• Task directions: Put every line of the listing below into a numbered list, leaving out any blank lines.

[Dataset entries Boundary: Start]

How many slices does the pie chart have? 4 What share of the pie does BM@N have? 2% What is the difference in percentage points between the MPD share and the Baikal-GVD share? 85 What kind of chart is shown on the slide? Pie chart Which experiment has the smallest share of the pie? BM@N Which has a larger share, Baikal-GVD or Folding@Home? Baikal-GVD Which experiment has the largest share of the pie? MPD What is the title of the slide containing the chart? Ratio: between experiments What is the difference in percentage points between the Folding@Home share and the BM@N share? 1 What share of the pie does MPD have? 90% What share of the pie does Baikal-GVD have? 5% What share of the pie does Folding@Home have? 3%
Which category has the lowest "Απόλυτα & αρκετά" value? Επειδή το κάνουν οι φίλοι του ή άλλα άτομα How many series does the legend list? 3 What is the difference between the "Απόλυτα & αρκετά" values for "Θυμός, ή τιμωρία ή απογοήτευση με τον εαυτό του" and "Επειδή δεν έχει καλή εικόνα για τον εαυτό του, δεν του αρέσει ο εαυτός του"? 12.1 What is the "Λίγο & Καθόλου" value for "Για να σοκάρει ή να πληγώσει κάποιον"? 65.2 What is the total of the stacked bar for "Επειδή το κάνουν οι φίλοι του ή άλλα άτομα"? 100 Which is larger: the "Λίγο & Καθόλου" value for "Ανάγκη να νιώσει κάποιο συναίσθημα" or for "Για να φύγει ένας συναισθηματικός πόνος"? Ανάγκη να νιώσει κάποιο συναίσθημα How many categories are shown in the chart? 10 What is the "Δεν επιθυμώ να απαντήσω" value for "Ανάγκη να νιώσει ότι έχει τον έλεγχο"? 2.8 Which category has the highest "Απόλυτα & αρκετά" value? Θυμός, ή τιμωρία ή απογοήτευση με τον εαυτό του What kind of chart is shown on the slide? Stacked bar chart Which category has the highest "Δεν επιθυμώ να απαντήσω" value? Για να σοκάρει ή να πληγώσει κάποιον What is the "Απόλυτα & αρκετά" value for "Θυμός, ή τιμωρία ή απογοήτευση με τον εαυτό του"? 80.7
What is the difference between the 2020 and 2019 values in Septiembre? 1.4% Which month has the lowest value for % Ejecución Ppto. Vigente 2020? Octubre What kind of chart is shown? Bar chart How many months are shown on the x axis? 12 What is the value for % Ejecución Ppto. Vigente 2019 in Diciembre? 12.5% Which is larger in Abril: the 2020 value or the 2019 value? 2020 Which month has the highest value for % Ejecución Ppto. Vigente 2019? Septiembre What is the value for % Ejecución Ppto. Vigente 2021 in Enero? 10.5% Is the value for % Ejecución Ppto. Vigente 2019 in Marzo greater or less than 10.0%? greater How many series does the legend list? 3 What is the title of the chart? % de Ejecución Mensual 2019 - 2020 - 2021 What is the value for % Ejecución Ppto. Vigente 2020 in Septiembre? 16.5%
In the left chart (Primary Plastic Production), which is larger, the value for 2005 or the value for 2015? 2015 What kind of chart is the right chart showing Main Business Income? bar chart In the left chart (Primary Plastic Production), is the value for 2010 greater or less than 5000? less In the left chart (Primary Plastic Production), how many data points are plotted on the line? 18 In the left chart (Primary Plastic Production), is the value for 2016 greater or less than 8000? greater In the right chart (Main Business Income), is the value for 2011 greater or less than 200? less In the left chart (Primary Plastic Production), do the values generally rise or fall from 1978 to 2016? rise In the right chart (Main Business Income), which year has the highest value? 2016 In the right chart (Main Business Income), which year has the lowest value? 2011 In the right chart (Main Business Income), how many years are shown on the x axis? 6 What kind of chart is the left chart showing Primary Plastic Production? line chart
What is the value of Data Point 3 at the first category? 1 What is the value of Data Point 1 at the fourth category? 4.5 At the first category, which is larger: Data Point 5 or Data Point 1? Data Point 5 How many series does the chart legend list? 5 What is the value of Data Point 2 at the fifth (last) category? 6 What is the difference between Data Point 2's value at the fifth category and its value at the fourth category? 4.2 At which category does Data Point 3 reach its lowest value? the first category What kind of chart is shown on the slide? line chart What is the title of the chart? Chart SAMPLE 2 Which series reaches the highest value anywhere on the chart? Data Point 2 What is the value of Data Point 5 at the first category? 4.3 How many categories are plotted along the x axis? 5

[Dataset entries Boundary: End]

• Written solution:
1. How many slices does the pie chart have? 4 What share of the pie does BM@N have? 2% What is the difference in percentage points between the MPD share and the Baikal-GVD share? 85 What kind of chart is shown on the slide? Pie chart Which experiment has the smallest share of the pie? BM@N Which has a larger share, Baikal-GVD or Folding@Home? Baikal-GVD Which experiment has the largest share of the pie? MPD What is the title of the slide containing the chart? Ratio: between experiments What is the difference in percentage points between the Folding@Home share and the BM@N share? 1 What share of the pie does MPD have? 90% What share of the pie does Baikal-GVD have? 5% What share of the pie does Folding@Home have? 3%
2. Which category has the lowest "Απόλυτα & αρκετά" value? Επειδή το κάνουν οι φίλοι του ή άλλα άτομα How many series does the legend list? 3 What is the difference between the "Απόλυτα & αρκετά" values for "Θυμός, ή τιμωρία ή απογοήτευση με τον εαυτό του" and "Επειδή δεν έχει καλή εικόνα για τον εαυτό του, δεν του αρέσει ο εαυτός του"? 12.1 What is the "Λίγο & Καθόλου" value for "Για να σοκάρει ή να πληγώσει κάποιον"? 65.2 What is the total of the stacked bar for "Επειδή το κάνουν οι φίλοι του ή άλλα άτομα"? 100 Which is larger: the "Λίγο & Καθόλου" value for "Ανάγκη να νιώσει κάποιο συναίσθημα" or for "Για να φύγει ένας συναισθηματικός πόνος"? Ανάγκη να νιώσει κάποιο συναίσθημα How many categories are shown in the chart? 10 What is the "Δεν επιθυμώ να απαντήσω" value for "Ανάγκη να νιώσει ότι έχει τον έλεγχο"? 2.8 Which category has the highest "Απόλυτα & αρκετά" value? Θυμός, ή τιμωρία ή απογοήτευση με τον εαυτό του What kind of chart is shown on the slide? Stacked bar chart Which category has the highest "Δεν επιθυμώ να απαντήσω" value? Για να σοκάρει ή να πληγώσει κάποιον What is the "Απόλυτα & αρκετά" value for "Θυμός, ή τιμωρία ή απογοήτευση με τον εαυτό του"? 80.7
3. What is the difference between the 2020 and 2019 values in Septiembre? 1.4% Which month has the lowest value for % Ejecución Ppto. Vigente 2020? Octubre What kind of chart is shown? Bar chart How many months are shown on the x axis? 12 What is the value for % Ejecución Ppto. Vigente 2019 in Diciembre? 12.5% Which is larger in Abril: the 2020 value or the 2019 value? 2020 Which month has the highest value for % Ejecución Ppto. Vigente 2019? Septiembre What is the value for % Ejecución Ppto. Vigente 2021 in Enero? 10.5% Is the value for % Ejecución Ppto. Vigente 2019 in Marzo greater or less than 10.0%? greater How many series does the legend list? 3 What is the title of the chart? % de Ejecución Mensual 2019 - 2020 - 2021 What is the value for % Ejecución Ppto. Vigente 2020 in Septiembre? 16.5%
4. In the left chart (Primary Plastic Production), which is larger, the value for 2005 or the value for 2015? 2015 What kind of chart is the right chart showing Main Business Income? bar chart In the left chart (Primary Plastic Production), is the value for 2010 greater or less than 5000? less In the left chart (Primary Plastic Production), how many data points are plotted on the line? 18 In the left chart (Primary Plastic Production), is the value for 2016 greater or less than 8000? greater In the right chart (Main Business Income), is the value for 2011 greater or less than 200? less In the left chart (Primary Plastic Production), do the values generally rise or fall from 1978 to 2016? rise In the right chart (Main Business Income), which year has the highest value? 2016 In the right chart (Main Business Income), which year has the lowest value? 2011 In the right chart (Main Business Income), how many years are shown on the x axis? 6 What kind of chart is the left chart showing Primary Plastic Production? line chart
5. What is the value of Data Point 3 at the first category? 1 What is the value of Data Point 1 at the fourth category? 4.5 At the first category, which is larger: Data Point 5 or Data Point 1? Data Point 5 How many series does the chart legend list? 5 What is the value of Data Point 2 at the fifth (last) category? 6 What is the difference between Data Point 2's value at the fifth category and its value at the fourth category? 4.2 At which category does Data Point 3 reach its lowest value? the first category What kind of chart is shown on the slide? line chart What is the title of the chart? Chart SAMPLE 2 Which series reaches the highest value anywhere on the chart? Data Point 2 What is the value of Data Point 5 at the first category? 4.3 How many categories are plotted along the x axis? 5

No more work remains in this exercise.